**SET PROBLEM A**
Copy the stretch of the mailing-list message about failed mips builds from "Re: problems with" through "list of give-backs.)" without changing a character.
**SET PROBLEM B**
State only the number of lines in the records that contain the string "bbox".

**EXCERPT TO READ**
━━━━━━━━━━━━━━━━━━━━
Re: problems with mips builds on ball (potential mass give-back)
On 2012-07-14 23:56:02 (+0100), Simon McVittie <smcv@debian.org> wrote:
> (Re-sending to a wider audience than mips@b.d.o, with more information and
> a somewhat complete list of give-backs.)
>
> ball.debian.org seems to be rather unhappy. My recent dbus upload failed
> with this in the log:
>
> ../../dbus/dbus-transport.c: In function
> '_dbus_transport_get_is_authenticated':
> ../../dbus/dbus-transport.c:788:1: internal compiler error: Segmentation
> fault
> [... log noise from a parallel compilation omitted ...]
> The bug is not reproducible, so it is likely a hardware or OS problem.
>
> I assume that last line means that recent gcc automatically retries
> compilations that failed with a segfault, to see whether they work the
> second time?
>
> It's not the only package in a similar situation: when I picked some examples
> at random, nipy's tests segfaulted, and nmap and gamera
> suffered an unreproducible compiler segfault similar to dbus. Each of
> those packages built successfully on the other architectures.
>
> Ben Hutchings reported a similar problem on kernel backport builds
> <https://lists.debian.org/debian-kernel/2012/07/msg00105.html>.
>
> I've attempted to provide a list of affected packages in sid (by looking at
> buildd.debian.org, I know nothing about most of these packages). See below
> for that; it's a list of gb commands which can be given when ball has been
> repaired or removed from service. I haven't done this for any other suites
> so far, but ball appears to build at least squeeze-backports too.
━━━━━━━━━━━━━━━━━━━━
**DATA EXTRACT**
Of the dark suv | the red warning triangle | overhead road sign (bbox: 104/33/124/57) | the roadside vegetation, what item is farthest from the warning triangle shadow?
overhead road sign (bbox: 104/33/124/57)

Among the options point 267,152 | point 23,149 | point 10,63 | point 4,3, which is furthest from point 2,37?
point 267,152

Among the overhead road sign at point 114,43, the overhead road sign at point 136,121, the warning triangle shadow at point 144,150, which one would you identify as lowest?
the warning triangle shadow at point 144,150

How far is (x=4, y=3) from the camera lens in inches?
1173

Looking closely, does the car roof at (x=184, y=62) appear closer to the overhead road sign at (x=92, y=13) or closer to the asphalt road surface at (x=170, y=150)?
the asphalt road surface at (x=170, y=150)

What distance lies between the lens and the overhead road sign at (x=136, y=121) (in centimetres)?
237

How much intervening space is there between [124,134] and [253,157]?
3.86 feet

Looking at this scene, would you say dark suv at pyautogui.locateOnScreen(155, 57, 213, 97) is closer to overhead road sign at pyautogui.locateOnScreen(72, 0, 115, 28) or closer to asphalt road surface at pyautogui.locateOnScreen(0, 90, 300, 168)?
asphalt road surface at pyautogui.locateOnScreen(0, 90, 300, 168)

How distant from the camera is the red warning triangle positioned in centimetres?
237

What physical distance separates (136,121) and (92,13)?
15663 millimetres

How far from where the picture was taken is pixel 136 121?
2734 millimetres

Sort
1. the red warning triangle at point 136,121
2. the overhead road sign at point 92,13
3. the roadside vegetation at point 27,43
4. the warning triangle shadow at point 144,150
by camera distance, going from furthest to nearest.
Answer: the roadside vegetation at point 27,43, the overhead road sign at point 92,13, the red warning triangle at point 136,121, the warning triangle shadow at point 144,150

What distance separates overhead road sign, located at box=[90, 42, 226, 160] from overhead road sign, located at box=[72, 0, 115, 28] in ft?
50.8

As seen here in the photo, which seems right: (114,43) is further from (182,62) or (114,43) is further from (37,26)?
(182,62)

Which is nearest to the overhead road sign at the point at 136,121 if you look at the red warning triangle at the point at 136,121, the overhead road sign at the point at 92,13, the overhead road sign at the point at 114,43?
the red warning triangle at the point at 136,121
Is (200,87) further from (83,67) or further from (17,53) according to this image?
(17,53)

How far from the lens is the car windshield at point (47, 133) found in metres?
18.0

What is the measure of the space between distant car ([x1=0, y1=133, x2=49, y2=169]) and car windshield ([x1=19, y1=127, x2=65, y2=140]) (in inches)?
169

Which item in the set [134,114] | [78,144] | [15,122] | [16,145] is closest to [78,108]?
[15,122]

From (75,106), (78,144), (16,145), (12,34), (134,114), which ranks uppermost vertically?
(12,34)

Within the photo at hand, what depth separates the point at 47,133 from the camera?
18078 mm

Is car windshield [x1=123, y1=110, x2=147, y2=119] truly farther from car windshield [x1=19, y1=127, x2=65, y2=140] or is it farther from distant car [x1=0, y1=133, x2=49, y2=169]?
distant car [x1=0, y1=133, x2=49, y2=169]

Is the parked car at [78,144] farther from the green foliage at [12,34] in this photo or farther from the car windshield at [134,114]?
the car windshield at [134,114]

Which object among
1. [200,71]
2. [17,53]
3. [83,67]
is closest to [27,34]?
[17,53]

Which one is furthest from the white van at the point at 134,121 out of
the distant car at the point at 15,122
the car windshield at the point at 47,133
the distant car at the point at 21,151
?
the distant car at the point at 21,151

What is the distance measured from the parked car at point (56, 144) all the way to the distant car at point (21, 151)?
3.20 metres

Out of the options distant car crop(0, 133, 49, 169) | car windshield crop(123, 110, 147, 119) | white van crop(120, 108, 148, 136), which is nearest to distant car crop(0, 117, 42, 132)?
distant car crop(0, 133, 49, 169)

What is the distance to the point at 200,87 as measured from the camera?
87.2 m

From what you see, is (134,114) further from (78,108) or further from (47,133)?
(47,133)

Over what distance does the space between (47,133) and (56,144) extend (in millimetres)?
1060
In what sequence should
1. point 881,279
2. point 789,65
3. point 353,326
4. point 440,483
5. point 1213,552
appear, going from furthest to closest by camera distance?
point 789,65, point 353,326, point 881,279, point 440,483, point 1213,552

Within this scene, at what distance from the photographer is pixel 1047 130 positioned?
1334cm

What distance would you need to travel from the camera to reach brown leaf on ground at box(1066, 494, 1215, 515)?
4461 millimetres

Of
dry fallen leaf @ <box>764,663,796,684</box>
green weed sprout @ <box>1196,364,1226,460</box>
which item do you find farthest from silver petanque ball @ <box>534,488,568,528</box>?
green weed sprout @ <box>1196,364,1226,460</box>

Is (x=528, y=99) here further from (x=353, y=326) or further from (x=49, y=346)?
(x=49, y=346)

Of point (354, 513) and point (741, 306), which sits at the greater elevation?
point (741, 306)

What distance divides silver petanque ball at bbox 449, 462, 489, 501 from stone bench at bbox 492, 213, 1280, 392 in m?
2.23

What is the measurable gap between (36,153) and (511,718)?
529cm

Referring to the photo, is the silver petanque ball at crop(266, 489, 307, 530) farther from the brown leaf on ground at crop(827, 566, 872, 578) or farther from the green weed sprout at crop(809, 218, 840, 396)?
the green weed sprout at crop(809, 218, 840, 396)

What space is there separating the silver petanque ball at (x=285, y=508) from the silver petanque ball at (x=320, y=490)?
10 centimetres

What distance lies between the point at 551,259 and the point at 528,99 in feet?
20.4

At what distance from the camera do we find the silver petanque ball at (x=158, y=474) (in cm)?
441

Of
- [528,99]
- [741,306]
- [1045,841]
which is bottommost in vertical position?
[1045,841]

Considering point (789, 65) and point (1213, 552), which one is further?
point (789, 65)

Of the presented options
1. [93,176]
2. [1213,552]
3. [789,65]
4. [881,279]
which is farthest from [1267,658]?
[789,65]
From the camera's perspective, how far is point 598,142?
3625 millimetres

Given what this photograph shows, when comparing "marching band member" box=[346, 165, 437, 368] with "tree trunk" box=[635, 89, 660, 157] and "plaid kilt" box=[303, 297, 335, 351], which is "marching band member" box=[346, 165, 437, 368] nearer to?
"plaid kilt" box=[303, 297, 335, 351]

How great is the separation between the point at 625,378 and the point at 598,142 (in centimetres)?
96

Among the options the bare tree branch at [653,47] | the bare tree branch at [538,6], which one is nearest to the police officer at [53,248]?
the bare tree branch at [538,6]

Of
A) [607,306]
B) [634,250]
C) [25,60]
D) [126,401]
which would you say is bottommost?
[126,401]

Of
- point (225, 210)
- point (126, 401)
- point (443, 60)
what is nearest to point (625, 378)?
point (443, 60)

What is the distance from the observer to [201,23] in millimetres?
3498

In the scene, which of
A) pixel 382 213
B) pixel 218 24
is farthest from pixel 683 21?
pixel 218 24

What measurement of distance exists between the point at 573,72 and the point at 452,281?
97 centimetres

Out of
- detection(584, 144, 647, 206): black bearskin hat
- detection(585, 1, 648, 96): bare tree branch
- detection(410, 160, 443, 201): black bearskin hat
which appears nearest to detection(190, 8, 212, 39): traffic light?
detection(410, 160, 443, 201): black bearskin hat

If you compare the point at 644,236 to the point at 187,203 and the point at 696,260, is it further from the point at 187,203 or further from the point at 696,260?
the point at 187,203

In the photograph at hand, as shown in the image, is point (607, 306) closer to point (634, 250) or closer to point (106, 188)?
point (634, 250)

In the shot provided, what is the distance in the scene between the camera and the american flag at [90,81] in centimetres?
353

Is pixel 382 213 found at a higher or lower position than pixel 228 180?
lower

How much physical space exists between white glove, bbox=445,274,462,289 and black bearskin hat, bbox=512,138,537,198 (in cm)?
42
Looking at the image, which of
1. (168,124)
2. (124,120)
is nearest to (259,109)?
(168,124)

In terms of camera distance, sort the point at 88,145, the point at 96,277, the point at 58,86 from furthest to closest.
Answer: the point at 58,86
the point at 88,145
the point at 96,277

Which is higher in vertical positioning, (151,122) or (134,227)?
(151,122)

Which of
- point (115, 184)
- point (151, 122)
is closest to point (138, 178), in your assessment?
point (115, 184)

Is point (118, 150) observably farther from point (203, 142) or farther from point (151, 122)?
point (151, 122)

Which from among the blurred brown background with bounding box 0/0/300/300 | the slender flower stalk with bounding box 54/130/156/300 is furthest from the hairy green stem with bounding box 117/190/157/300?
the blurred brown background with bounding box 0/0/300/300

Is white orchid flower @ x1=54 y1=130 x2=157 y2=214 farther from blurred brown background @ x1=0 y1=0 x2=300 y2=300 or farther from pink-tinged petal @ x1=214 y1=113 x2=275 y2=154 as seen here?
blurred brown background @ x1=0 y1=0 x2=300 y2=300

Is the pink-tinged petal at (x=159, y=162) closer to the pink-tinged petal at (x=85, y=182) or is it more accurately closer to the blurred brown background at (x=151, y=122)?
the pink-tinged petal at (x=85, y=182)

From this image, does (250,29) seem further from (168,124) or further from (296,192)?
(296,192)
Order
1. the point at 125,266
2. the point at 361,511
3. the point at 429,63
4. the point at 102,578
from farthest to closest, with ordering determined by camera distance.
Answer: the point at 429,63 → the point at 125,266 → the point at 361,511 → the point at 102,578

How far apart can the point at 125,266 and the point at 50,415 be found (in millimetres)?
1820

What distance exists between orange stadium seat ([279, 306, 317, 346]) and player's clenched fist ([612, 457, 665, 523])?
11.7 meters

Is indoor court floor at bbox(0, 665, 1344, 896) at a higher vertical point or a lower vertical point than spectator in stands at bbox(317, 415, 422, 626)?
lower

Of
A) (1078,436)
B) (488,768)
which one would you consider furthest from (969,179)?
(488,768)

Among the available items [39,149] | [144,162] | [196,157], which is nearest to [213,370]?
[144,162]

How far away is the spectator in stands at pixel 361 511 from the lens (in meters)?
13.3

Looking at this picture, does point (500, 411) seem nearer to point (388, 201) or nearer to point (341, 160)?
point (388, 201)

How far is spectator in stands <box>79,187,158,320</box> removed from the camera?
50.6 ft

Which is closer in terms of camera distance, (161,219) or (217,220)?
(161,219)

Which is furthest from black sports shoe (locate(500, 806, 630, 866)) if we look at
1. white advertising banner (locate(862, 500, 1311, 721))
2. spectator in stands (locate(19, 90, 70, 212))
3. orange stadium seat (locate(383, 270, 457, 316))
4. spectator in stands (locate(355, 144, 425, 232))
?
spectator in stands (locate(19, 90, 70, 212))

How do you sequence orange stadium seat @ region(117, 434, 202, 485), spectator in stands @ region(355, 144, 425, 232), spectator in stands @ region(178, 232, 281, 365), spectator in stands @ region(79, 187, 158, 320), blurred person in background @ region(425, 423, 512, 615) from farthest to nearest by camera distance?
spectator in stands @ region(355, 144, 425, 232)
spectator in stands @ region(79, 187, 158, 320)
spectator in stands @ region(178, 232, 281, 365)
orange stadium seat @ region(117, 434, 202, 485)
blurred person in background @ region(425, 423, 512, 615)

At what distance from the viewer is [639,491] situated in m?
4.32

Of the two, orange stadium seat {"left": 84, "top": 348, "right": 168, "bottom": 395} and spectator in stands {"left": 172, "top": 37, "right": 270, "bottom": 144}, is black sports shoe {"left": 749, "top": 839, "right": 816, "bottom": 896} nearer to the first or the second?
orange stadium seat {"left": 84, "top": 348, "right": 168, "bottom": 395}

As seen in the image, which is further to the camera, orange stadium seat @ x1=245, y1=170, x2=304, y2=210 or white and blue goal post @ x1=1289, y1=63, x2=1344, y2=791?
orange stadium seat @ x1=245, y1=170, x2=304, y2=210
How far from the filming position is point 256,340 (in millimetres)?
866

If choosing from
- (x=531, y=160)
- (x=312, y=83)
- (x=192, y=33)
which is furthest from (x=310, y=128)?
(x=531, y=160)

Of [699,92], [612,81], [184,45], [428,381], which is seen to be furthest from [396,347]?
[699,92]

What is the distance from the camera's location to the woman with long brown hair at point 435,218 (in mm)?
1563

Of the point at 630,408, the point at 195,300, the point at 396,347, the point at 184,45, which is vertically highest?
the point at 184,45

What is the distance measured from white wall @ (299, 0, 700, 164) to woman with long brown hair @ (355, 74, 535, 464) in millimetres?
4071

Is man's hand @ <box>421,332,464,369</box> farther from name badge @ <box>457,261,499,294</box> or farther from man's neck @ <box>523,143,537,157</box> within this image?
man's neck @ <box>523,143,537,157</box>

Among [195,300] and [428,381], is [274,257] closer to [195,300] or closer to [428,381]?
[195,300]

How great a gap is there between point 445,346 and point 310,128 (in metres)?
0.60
━━━━━━━━━━━━━━━━━━━━
**CORRECT RESULT A**
Re: problems with mips builds on ball (potential mass give-back)
On 2012-07-14 23:56:02 (+0100), Simon McVittie <smcv@debian.org> wrote:
> (Re-sending to a wider audience than mips@b.d.o, with more information and
> a somewhat complete list of give-backs.)

**CORRECT RESULT B**
5